A separate problem of ongoing interest is the characterization of the genetic diversity of pathogens, and what light this can shed on evolutionary and epidemiological processes. The models typically treat epidemiological effects as entirely implicit (Fraser et al., 2005; Rambaut et al., 2008), in some cases using discrete generations.for tractability, although the dynamics clearly have overlapping generations (Fraser et al., 2005). In rare cases, the effect of strain immunity is explicitly included via a coupled epidemiological and population genetic model (Boni et al., 2006; Koelle et al., 2006). In this case, where the aim is to identify and characterize selective forces, it is important that the null models be neutral; our analysis partly addresses this, but further work is needed to examine whether stochastic fluctuations in higher dimensional epidemic models can be mapped onto neutral fluctuations in gene frequencies derived for simple population genetic models. This would be needed for example to model explicitly the effects of co-infection, recombination and epidemic spread on gene frequencies, all previously treated implicitly (Fraser et al., 2005). It is important to note that we have not explored the conditions for a model to generate neutral or nearly neutral drift dynamics amongst strains, which are quite general and parameter dependent, but have rather attempted to elucidate conditions under which models may generate selection due to structural features even when all parameters are equal.
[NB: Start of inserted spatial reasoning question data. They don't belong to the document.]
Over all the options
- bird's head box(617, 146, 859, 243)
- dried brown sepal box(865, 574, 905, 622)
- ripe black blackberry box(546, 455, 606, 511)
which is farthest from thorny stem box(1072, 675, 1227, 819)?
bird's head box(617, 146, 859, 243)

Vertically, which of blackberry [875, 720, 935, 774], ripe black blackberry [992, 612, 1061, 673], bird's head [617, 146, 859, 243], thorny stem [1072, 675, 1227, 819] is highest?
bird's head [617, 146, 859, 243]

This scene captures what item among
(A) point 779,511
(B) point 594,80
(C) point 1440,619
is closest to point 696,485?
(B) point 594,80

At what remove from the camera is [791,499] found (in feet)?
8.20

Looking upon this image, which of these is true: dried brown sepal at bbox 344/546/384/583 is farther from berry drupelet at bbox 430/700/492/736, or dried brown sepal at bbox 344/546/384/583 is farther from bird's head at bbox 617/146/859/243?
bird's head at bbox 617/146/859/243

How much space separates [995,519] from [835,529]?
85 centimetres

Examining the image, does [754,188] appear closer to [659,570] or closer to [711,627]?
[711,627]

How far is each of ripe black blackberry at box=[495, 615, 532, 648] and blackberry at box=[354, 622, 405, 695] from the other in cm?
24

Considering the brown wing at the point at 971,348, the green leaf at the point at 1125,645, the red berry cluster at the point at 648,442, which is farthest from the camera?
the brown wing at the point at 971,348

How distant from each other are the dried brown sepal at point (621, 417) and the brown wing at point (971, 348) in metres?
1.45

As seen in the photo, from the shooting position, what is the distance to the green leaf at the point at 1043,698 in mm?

In conclusion, we have described two simple criteria that ensure that null models for strain interactions do not “build in” stable coexistence through implicit, unstated mechanisms, and have shown that if the “ancestor-tracing ecological” version of a model satisfies the ecological criterion (autonomous ecological dynamics for indistinguishable strains), then the model itself also satisfies both the ecological and population-genetic (no stable coexistence of identical strains) criteria. If the goal of a modeling exercise is to understand the biological mechanisms underlying strain coexistence, then the model that includes such mechanisms should reduce – in the case of identical strains – to one that satisfies this criterion. When the mechanism of coexistence is not the object of study, it may be necessary to build in such mechanisms in order to create a model that reproduces observed patterns of coexistence, but ultimately one’s confidence in predictions of models that rely on (but do not seek to explain) coexistence would be increased if one had confidence in the mechanisms of coexistence that are assumed. An exciting area of ongoing research is to understand the roles of selective (Gupta et al., 1997; Ferguson et al., 2003; Koelle et al., 2006) vs. neutral (Fraser et al., 2005) explanations of persistent pathogen strain diversity for a range of pathogens, and among the selective explanations to distinguish those based on acquired immunity to specific and conserved antigens, differential tropisms for tissues and receptors, and other mechanisms of niche differentiation.